Requirements -
1 > In the post about Canadian bacon, which subjects does the writer name as things that had not set off the friend's rare agitation?
2 > According to the post about Canadian bacon, who invented American Canadian bacon?
3 > Carry on the post about Canadian bacon from its last line, in the same voice.

The Era Of Canadian Bacon Is Upon Me

October 2, 2011

It’s an exciting time to be alive and I’m not referring to the jetpacks, hovercrafts, teleporters and such.

No, it’s bacon.

Canadian bacon.

It’s not really Canadian Canadian bacon (which is, actually, back bacon) but American Canadian bacon (which was invented by McDonald’s).

I brought up the subject once with a Canadian friend and he dropped his head, shaking it slowly back and forth. Like the stereotypical Canadian, this fellow was polite and generally good-natured.

“That’s not bacon,” he sighed.

I’d seldom seen him so peeved as he was over this perceived sullying of the good name of Canadian cured meats.

I was moved by the fact that the rarely witnessed state of agitation had not been brought about by politics or religion, finance or romance, but bacon.

I doubt I had ever respected him more.

But, several weeks ago on the weekly trip for foodstuff, a yellow sale tag in the meat section of the store lured me like a siren’s song to Canadian bacon.

I’d never purchased Canadian bacon though I had enjoyed it on Egg McMuffins.

Now, I’m hooked.

No, it’s not bacon, but it is meat, enchanting stuff blurring the line between ham and strip bacon.

Records -
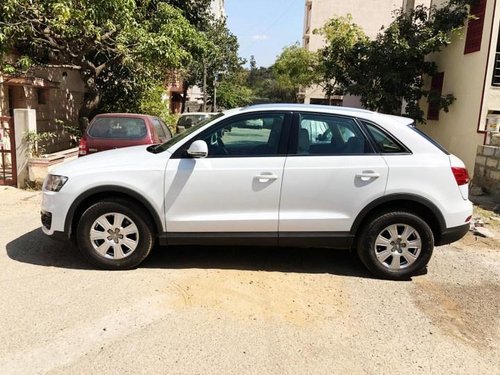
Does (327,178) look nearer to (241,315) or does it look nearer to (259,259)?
(259,259)

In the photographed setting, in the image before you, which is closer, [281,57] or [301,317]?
[301,317]

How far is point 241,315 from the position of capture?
3988 millimetres

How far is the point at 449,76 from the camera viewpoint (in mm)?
14078

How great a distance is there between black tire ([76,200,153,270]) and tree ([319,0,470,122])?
11.0 meters

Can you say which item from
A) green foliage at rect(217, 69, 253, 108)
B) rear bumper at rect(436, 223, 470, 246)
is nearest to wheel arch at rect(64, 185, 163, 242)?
rear bumper at rect(436, 223, 470, 246)

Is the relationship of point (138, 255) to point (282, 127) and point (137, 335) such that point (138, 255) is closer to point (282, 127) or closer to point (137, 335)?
point (137, 335)

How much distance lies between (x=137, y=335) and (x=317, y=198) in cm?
219

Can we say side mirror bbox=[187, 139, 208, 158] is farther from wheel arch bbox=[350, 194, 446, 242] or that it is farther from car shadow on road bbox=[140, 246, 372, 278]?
wheel arch bbox=[350, 194, 446, 242]

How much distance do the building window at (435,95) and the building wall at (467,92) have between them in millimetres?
194

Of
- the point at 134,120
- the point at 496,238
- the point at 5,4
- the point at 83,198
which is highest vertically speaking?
the point at 5,4

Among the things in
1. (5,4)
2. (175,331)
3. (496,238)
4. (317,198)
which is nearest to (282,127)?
(317,198)

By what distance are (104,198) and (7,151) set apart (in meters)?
5.36

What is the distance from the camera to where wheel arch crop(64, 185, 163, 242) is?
4.64m

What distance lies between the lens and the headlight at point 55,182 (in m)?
4.71
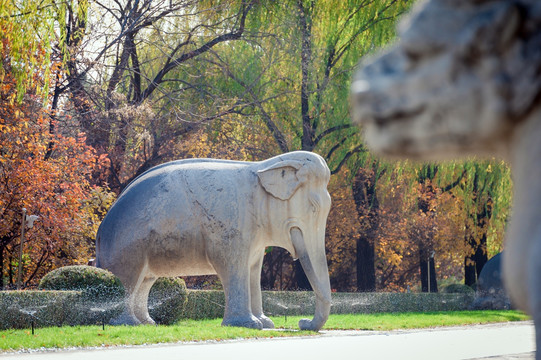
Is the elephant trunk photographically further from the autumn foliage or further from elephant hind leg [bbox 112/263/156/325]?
the autumn foliage

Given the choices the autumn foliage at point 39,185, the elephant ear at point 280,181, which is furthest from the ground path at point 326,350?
the autumn foliage at point 39,185

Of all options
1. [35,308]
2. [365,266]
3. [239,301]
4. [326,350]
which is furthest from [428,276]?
[326,350]

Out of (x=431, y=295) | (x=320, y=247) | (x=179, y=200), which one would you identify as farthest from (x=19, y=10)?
(x=431, y=295)

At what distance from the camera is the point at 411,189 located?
78.2 ft

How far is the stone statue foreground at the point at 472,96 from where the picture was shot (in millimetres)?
1206

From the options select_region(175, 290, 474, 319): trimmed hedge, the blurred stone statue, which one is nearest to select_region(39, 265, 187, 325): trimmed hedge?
select_region(175, 290, 474, 319): trimmed hedge

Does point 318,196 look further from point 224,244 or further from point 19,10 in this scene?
point 19,10

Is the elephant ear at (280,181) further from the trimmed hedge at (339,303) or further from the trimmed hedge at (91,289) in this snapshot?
the trimmed hedge at (339,303)

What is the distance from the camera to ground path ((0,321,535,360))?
7664mm

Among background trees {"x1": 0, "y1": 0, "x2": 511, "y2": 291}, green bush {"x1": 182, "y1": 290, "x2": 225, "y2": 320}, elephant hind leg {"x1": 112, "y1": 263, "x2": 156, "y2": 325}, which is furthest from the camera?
background trees {"x1": 0, "y1": 0, "x2": 511, "y2": 291}

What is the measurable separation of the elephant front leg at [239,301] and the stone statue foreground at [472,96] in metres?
10.3

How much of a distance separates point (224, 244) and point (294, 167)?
1.54 metres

Task-by-task outputs -
1 > Politics, religion, finance, and romance

2 > McDonald's

3 >
It isn’t the greasy chore to make like strip bacon is and it is the perfect size for an English muffin.

It’s pretty damned wonderous stuff.

(even Paloma, often a reluctant carnivore, is smitten)

Here four slightly random songs from Canadian acts…

Rush – The Body Electric
from Grace Under Pressure (1984)

By 1984, I’d begun to spend most of my radio time listening to album rock stations, of which I had a pick of perhaps half a dozen in our swath of the Midwest depending on the reception.

(if conditions were favorable – usually at night – I’d try to pull in the modern rock of 97X, instead)

So, I was hearing a lot of Rush, particularly their more-accessible, synthesizer-laden albums of the time like Moving Pictures, Signals and Grace Under Pressure. Sure, the stoners in band were most passionate about the band, but Rush was held in high regard by most of my high school classmates.

Though not essential Rush, the galloping The Body Electric had an android on the lam, binary code for a chorus, and a reference to a work by Ray Bradbury, making for a pretty groovy mix.

I Mother Earth – So Gently We Go (acoustic)
from So Gently We Go single (1994)

The Toronto-based foursome I Mother Earth will forever be, to me, one of the great lost bands of the ’90s and one that served as an introduction to me on the harsh realties of the music industry.

With a sound that fused elements of then-current bands like Jane’s Addiction and Sound Garden with Pink Floyd and Santana, I Mother Earth was also one of the most ferocious live acts I’ve ever seen.

(I think I tested Paloma’s patience when I obssessed over the band for a few weeks recently)

So Gently We Go appeared on the band’s 1993 debut Dig and here in a stripped-down version here that highlights a trippy stoner vibe that was often present in their music.

Kim Mitchell – Go For Soda
from Akimbo Alogo (1984)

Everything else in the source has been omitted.